Learning From a Different Place – Part 16
David Freund, Chief Leadership Officer
Does “Big Mo” really work? According to John Maxwell, momentum is the driving force behind law number 16. But, just because he says it’s a law, does it work? John says momentum is a leader’s best friend, and I think he’s right. Let’s take a few minutes to see why it works. The basic premise is that winning makes winning easier. Whether you are a sports team, a sales team, or a manufacturing team, when you are winning, it’s much easier to keep winning.
To start with, when things are going well, you are much more optimistic, and you see problems as opportunities to grow and get better. Even problems on the factory floor are viewed as your systems providing you with feedback, rather than an endless run of issues. Michael Jordan said that a loss was only a loss if he didn’t learn something from it. He was allowing The Law of Big Mo to propel him to higher performance levels.
Ten years ago, I thought this was pretty basic. When things are going well, life is much easier, and you need to sustain it as long as you can. Riding the wave of success is living out The Law of Big Mo. Today I see a much deeper reality. The Law of Big Mo is the leader’s responsibility. It’s my job to orchestrate the wins so the momentum continues. Let’s clear up a few details first. Momentum is an exaggerator. When it’s on our side, we look better than we really are. When it’s not, well, hold on because we will look much worse than we really are. Momentum can make the leader look much better than they are, so don’t let it go to your head. Like the old proverb says, “Pride goeth before the fall.” Momentum is easier to steer than to start. Please don’t waste it when it’s working for you.
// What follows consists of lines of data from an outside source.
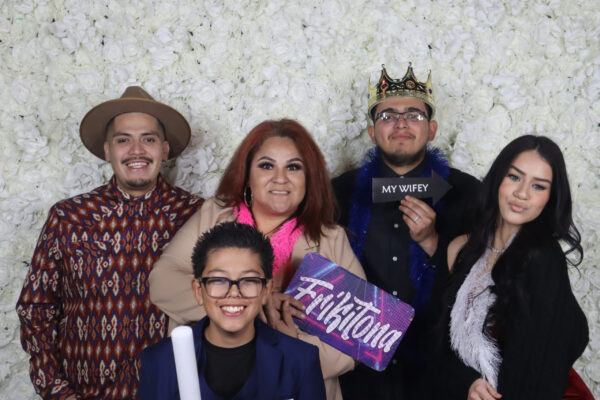 IMG_4685_20241116_211619_3600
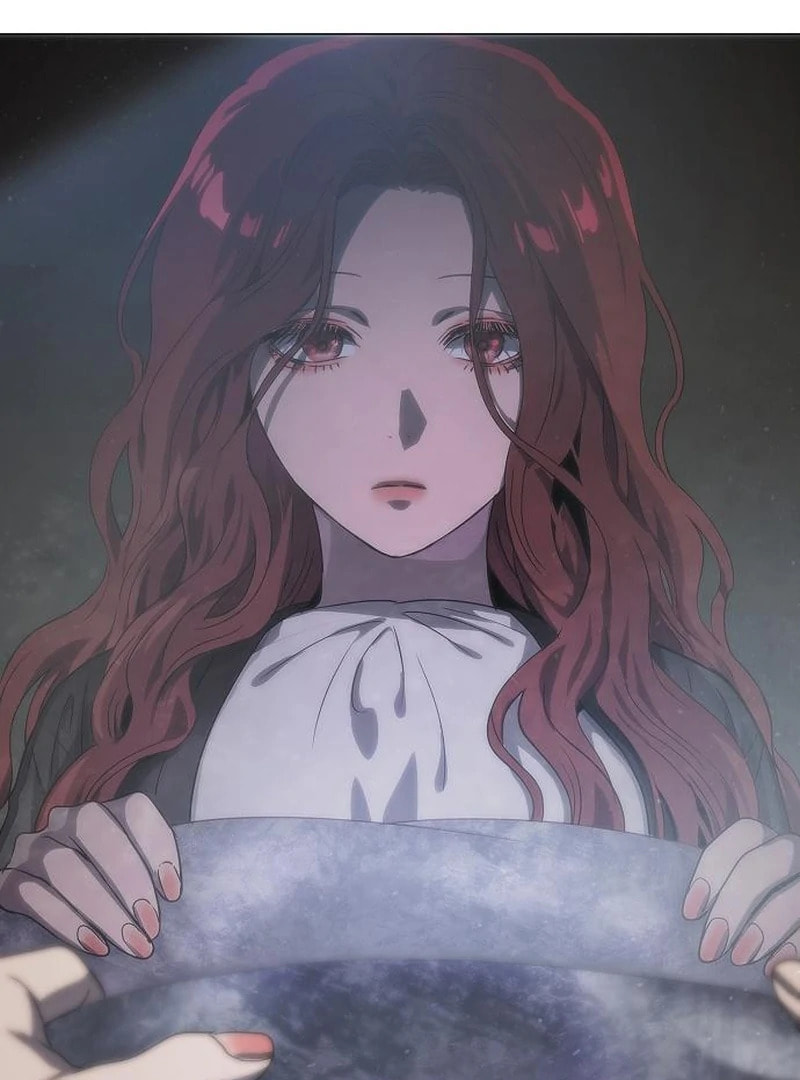 Read Trapped in a Soap Opera chapter 74 image 7 on Lezhin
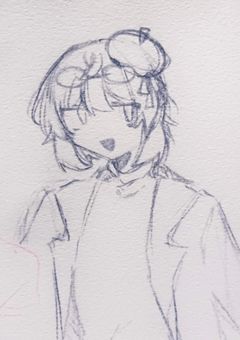 創作まとめ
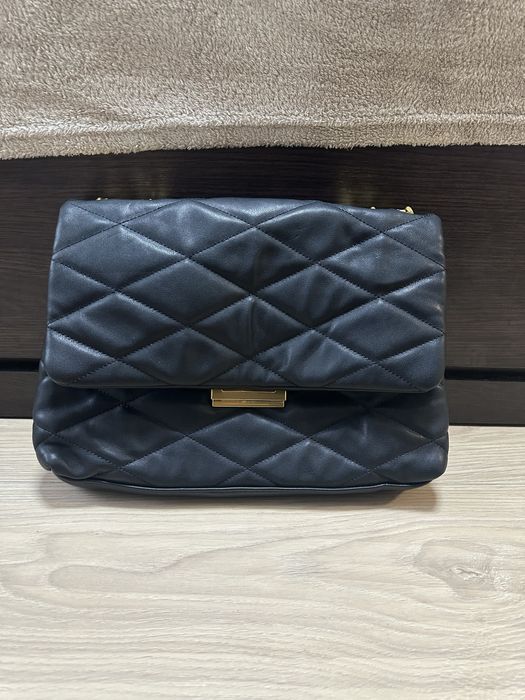 Суика Mango Rombo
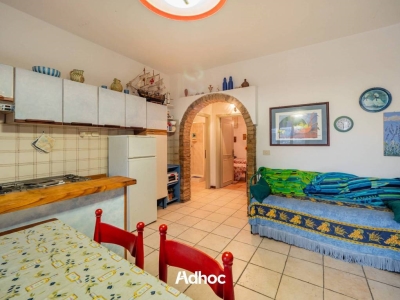 immagine annuncio 6 di 9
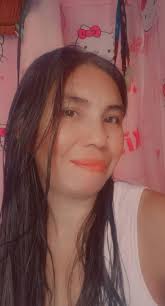 Alberto Andrade Road in California going towards Hollister, CALIFORNIA. 2  hour road trip from home. The picture below is my custom Toyota Camry  Andrade 😊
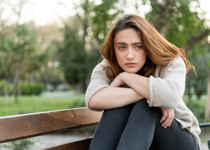 Turn Religious Boredom into an Opportunity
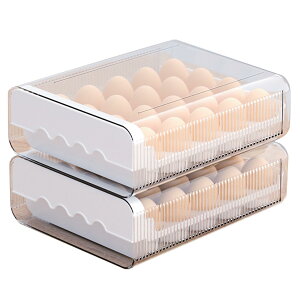 yzTOMMYFIELD P[X ① z_[ u ςݏdˉ\ e o^Cv FF40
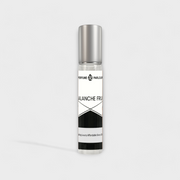13ml - (EDP Spray) - Express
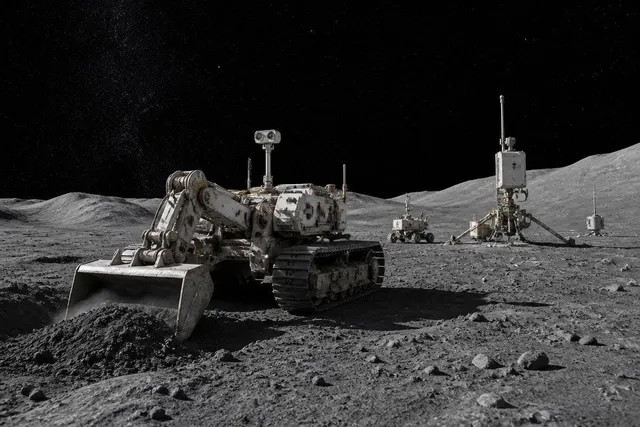 robots-could-prepare-a-moon-base-before-people-arrive-1200x800-v1.jpg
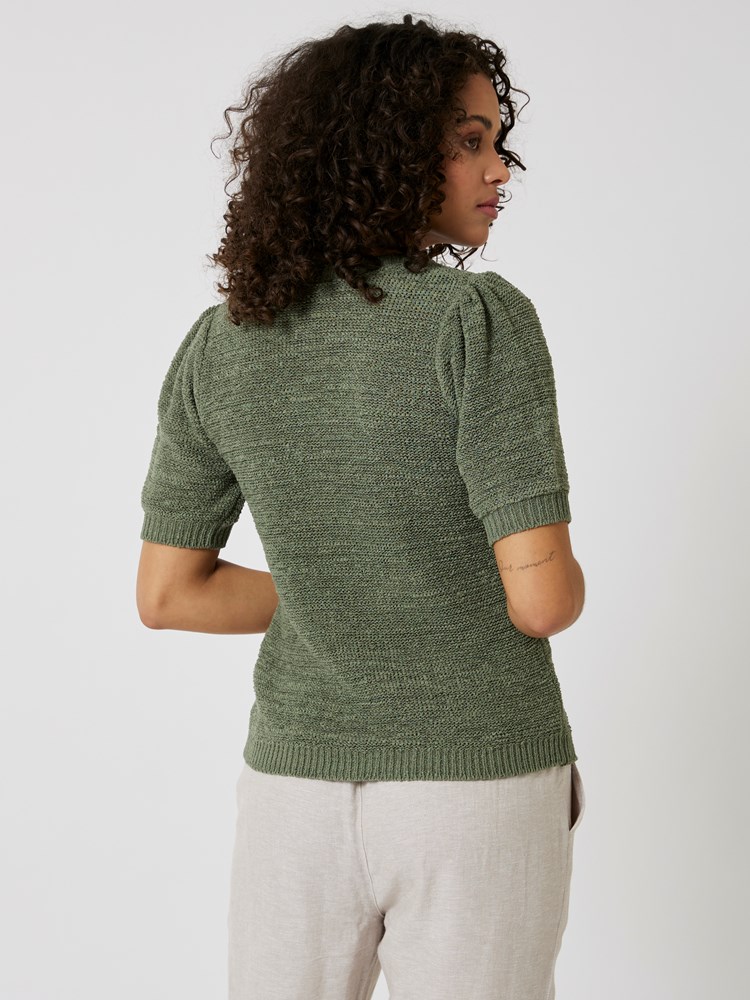 Ida topp 7508151_GTE-MELL-H24-Modell-Back_chn=vic_4152_Ida topp GTE 7508151.jpg_Back||Back
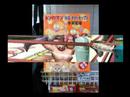Kinnikuman Slideshow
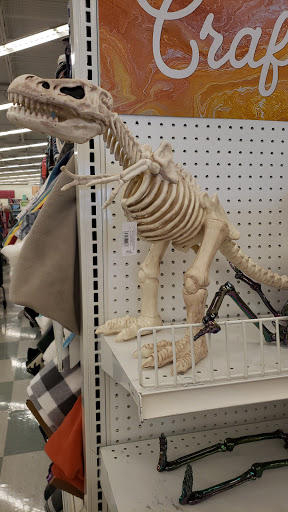 Fabric Store «Jo-Ann Fabrics and Crafts», reviews and photos, 1601 Fall River Dr, Loveland, CO 80537, USA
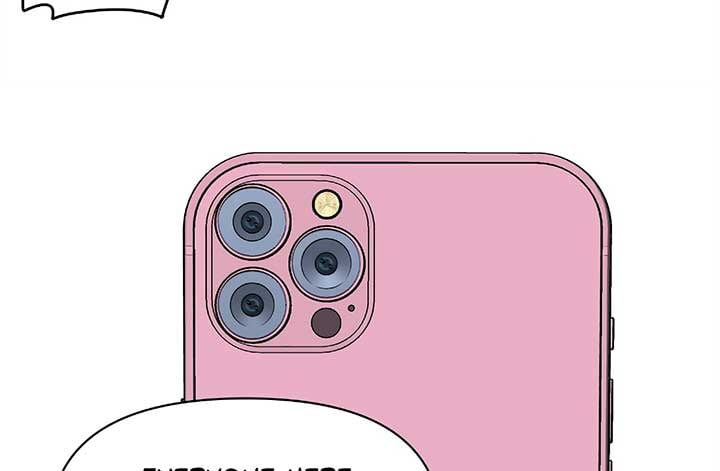 Will you expose yourself today?! Chapter 23 597 122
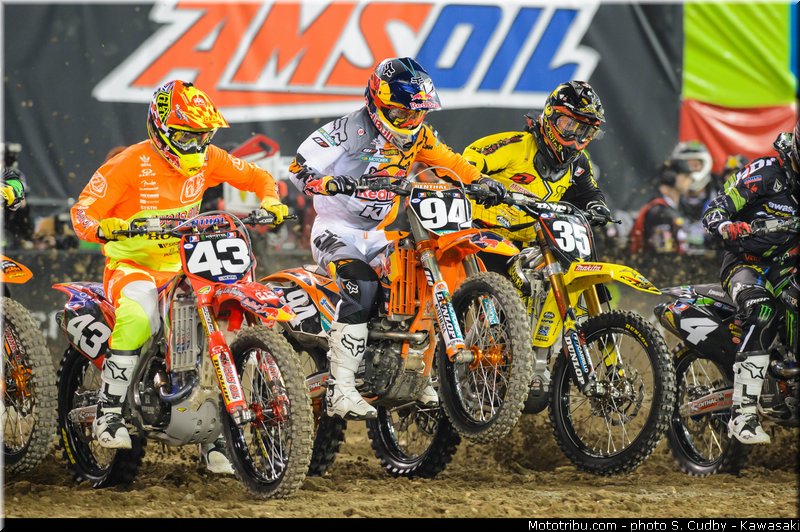1_supercross_us_2013_anaheim_1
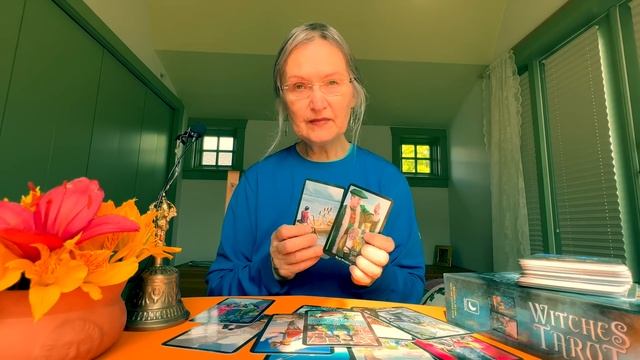 Мысли и чувства мужчины. Его дальнейшие действия. Что Ожидает в Личной Жизни? Колена Таро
Now let’s get back to the meat of this email. Since momentum is the leader’s responsibility, if I’m the leader, I need to motivate myself. It’s an inside job. I need to create and sustain a motivational environment around me. Think back to The Law of the Inner Circle. Who am I spending time with? Are they pulling me forward or dragging me down? What type of work energizes me? Am I setting my day up for success? What am I reading? What podcasts am I listening to? When we surround ourselves with activities and people that inspire us, we will be keeping the fire going. Remember, you can’t kindle a fire in someone else until it’s burning brightly inside yourself.
When you fine-tune your own momentum-building system, you will have the ability to build momentum for your team. When you can build and maintain momentum for your team, you are on the path to capitalizing on amazing opportunities.